## PROBLEM REQUIREMENTS
From the line below that contains "Cat-astrophe III Canvas Art Print" to the line that contains "Dog_Bandana_White_Floral_Print_SUNDAYS_Bernedoodle_Beach.JPG", repeat every line exactly, both ends included, and nothing else.

## TASK INPUTS
┄┄┄┄┄┄
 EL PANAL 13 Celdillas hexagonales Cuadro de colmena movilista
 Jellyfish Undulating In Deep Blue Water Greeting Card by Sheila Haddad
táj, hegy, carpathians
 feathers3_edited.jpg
┄┄┄┄┄┄
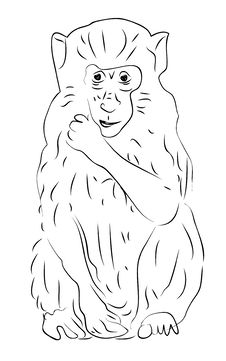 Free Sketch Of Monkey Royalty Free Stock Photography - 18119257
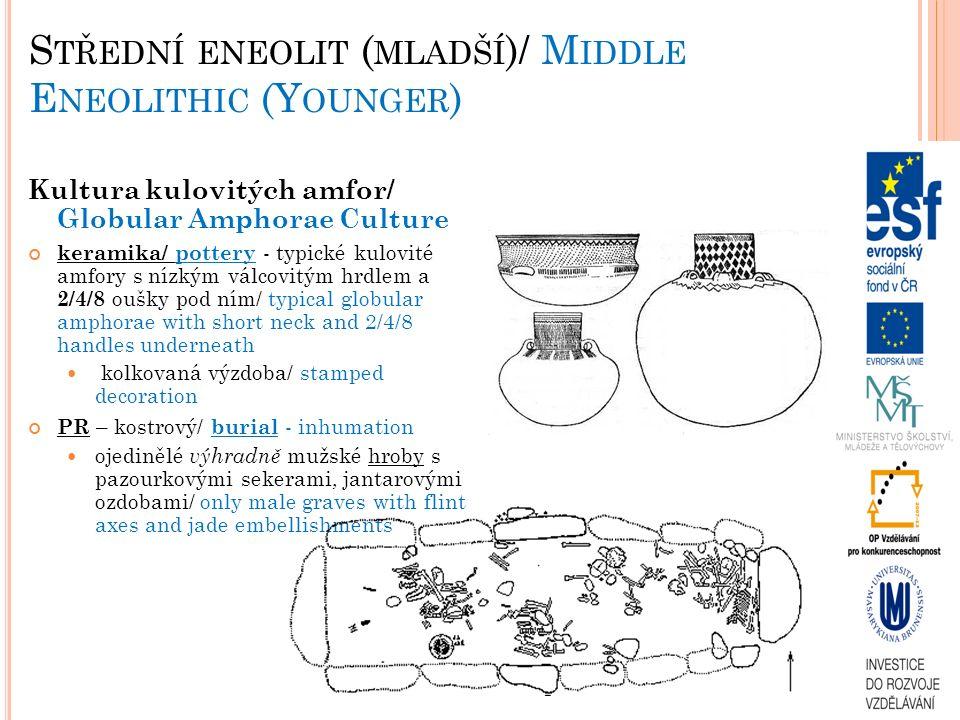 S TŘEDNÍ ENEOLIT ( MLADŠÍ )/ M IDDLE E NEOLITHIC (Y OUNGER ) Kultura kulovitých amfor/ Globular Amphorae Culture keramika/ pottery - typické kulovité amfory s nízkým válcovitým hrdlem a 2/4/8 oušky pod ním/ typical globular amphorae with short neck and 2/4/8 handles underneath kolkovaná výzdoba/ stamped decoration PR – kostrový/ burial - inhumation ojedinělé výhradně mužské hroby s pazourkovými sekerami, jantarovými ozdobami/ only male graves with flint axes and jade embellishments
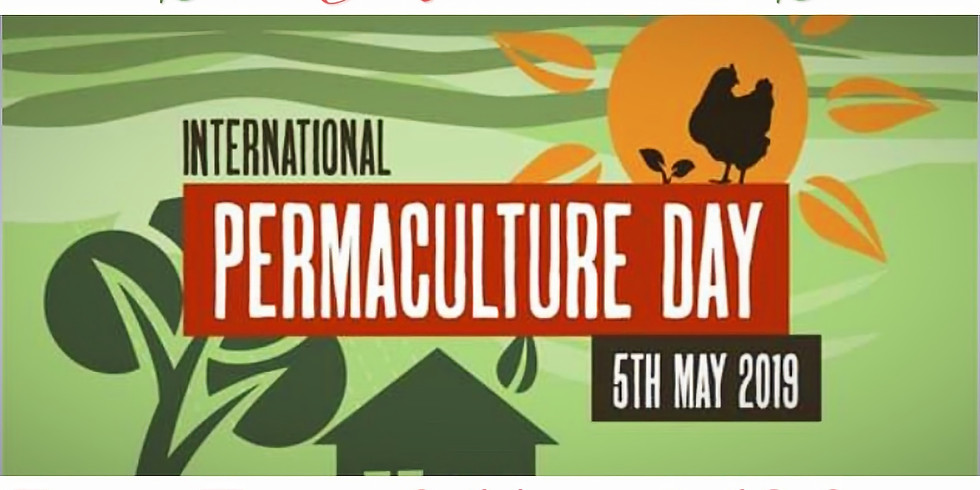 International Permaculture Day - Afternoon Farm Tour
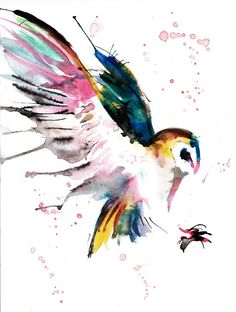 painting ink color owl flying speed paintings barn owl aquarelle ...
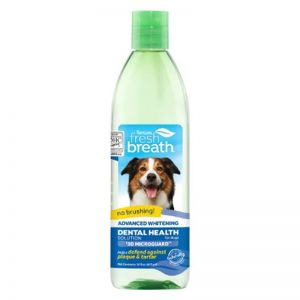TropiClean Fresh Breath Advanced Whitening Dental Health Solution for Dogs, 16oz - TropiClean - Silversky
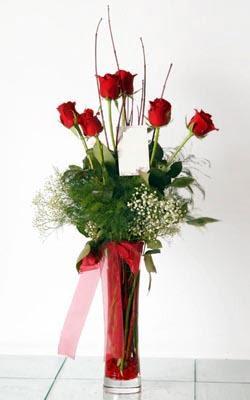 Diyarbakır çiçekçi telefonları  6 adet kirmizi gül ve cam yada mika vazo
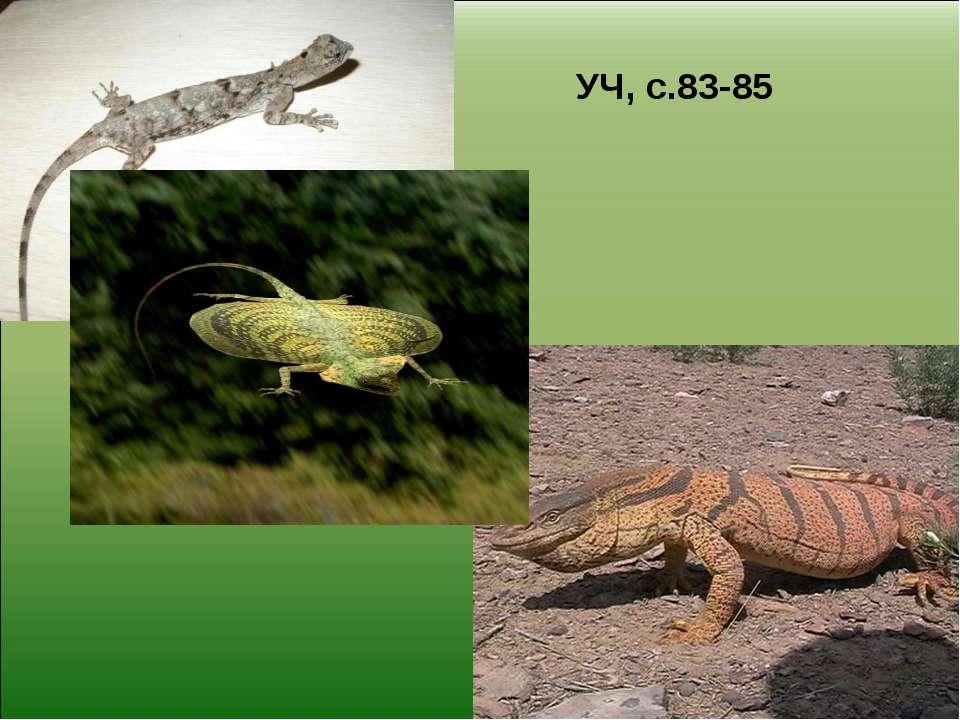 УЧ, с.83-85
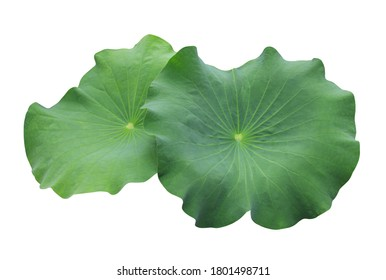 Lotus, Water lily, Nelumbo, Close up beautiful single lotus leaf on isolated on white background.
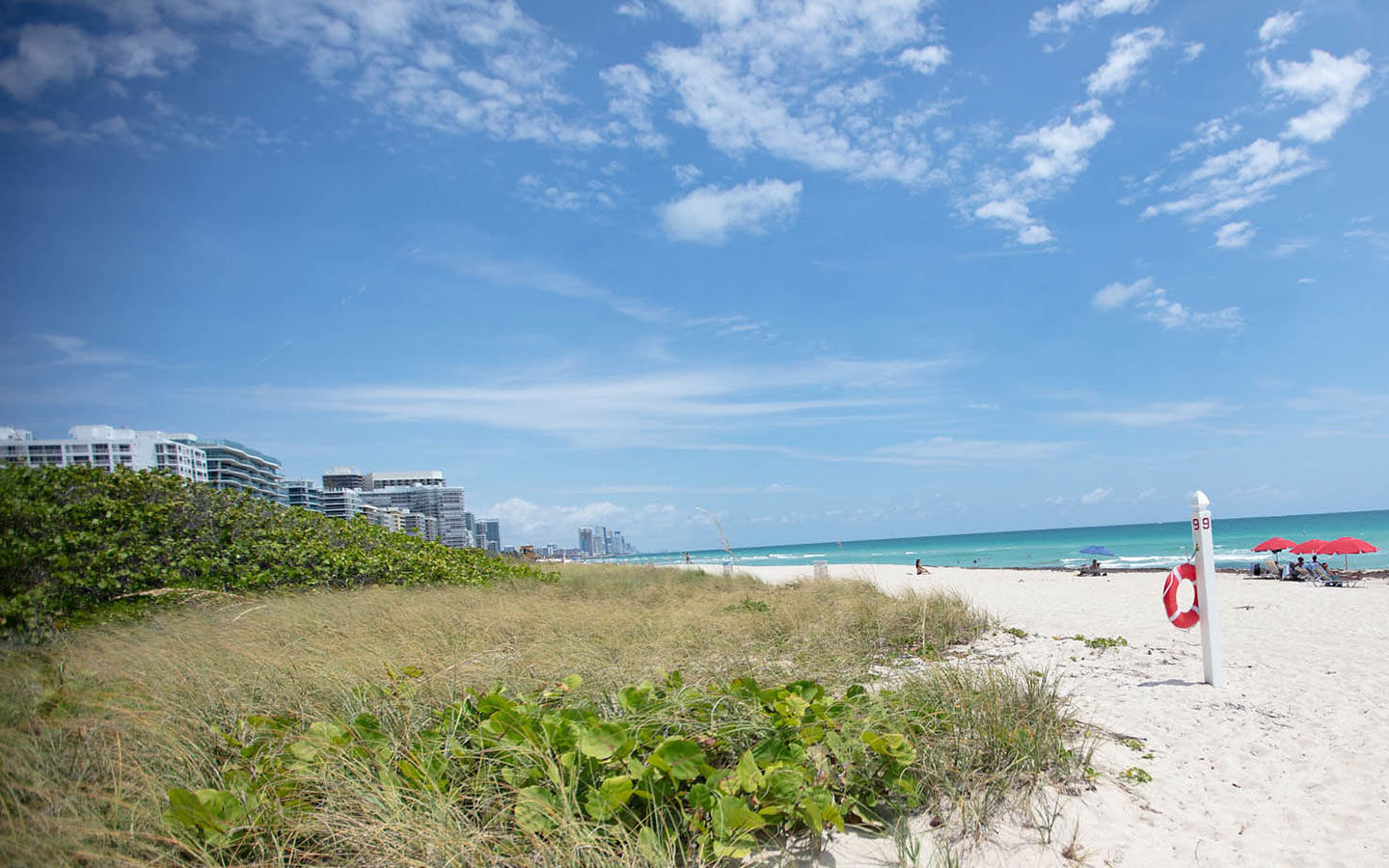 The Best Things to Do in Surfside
┄┄┄┄┄┄
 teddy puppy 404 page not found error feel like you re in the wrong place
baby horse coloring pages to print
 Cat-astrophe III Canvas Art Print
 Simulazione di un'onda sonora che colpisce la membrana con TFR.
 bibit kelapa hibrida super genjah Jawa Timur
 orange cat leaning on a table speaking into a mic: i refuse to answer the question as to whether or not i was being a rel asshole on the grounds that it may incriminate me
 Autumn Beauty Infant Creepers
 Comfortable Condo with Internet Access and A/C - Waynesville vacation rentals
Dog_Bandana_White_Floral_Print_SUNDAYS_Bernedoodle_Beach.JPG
┄┄┄┄┄┄
## RESULT BELOW
 Cat-astrophe III Canvas Art Print
 Simulazione di un'onda sonora che colpisce la membrana con TFR.
 bibit kelapa hibrida super genjah Jawa Timur
 orange cat leaning on a table speaking into a mic: i refuse to answer the question as to whether or not i was being a rel asshole on the grounds that it may incriminate me
 Autumn Beauty Infant Creepers
 Comfortable Condo with Internet Access and A/C - Waynesville vacation rentals
Dog_Bandana_White_Floral_Print_SUNDAYS_Bernedoodle_Beach.JPG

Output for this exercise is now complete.